Earth system modeling. When fully developed, the NGGPS will be an earth modeling system with fully coupled atmosphere, ocean, ice, land, waves, and aerosol components. The interactions between these components will require compatibility within the NOAA Environmental Modeling System (NEMS) and the Earth System Modeling Framework (ESMF). The NGGPS is expected to provide improved forecasts at a wide range of time scales, from a few hours to 30 days. For this major undertaking to be successful, the community at large will have to contribute at every step of its development. The DTC can encourage and facilitate these contributions to NGGPS code development by managing that code in a way that allows effective access by external developers, and by performing independent testing and evaluation of system upgrades proposed by the external community.

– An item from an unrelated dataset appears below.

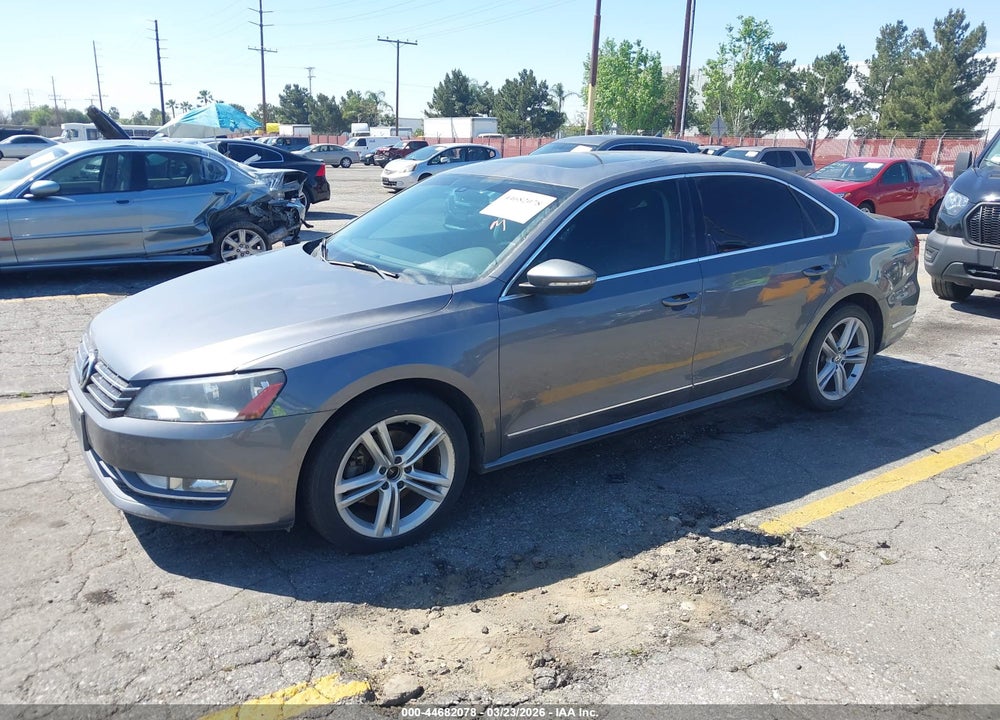 2012 VOLKSWAGEN PASSAT 2.0L TDI SEL PREMIUM VIN: 1VWCN7A39CC008436
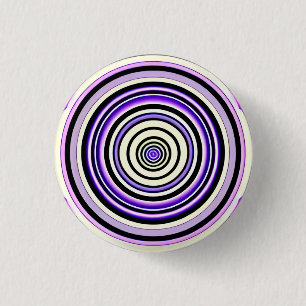 Cercles Hypnotiques Badge Rond 3 Cm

NWP IT Environment. For each NWP system it supports, the DTC typically maintains a community repository separate from the repository maintained at operational centers. Maintaining a separate community repository is a mixed blessing. On the one hand, a separate repository shields operations from potentially problematic code changes that have not been fully tested. On the other hand, ensuring proper synchronization between the two repositories (a necessary step if the research community is to take advantage of the latest developments at operational centers) becomes a greater challenge. Taking advantage of experience at other operational centers (e.g., ECMWF and UKMO), the DTC in collaboration with EMC has started exploring the possibility of developing an NWP IT Environment (NITE) concept for community support for operational systems. The basic idea of NITE is to maintain an IT infrastructure at the operational center itself (i.e., at EMC) that supports the development, testing, and evaluation of operational models by scientists both within and outside the center. Given the complexity of the NGGPS system, maintaining duplicate systems (repositories) for its many modeling components is neither feasible nor cost effective. This leaves a NITE infrastructure as perhaps the only viable option. The DTC should continue to work with EMC to support NITE development, with the potential of a profound impact on how R2O in NWP is conducted for the coming decade.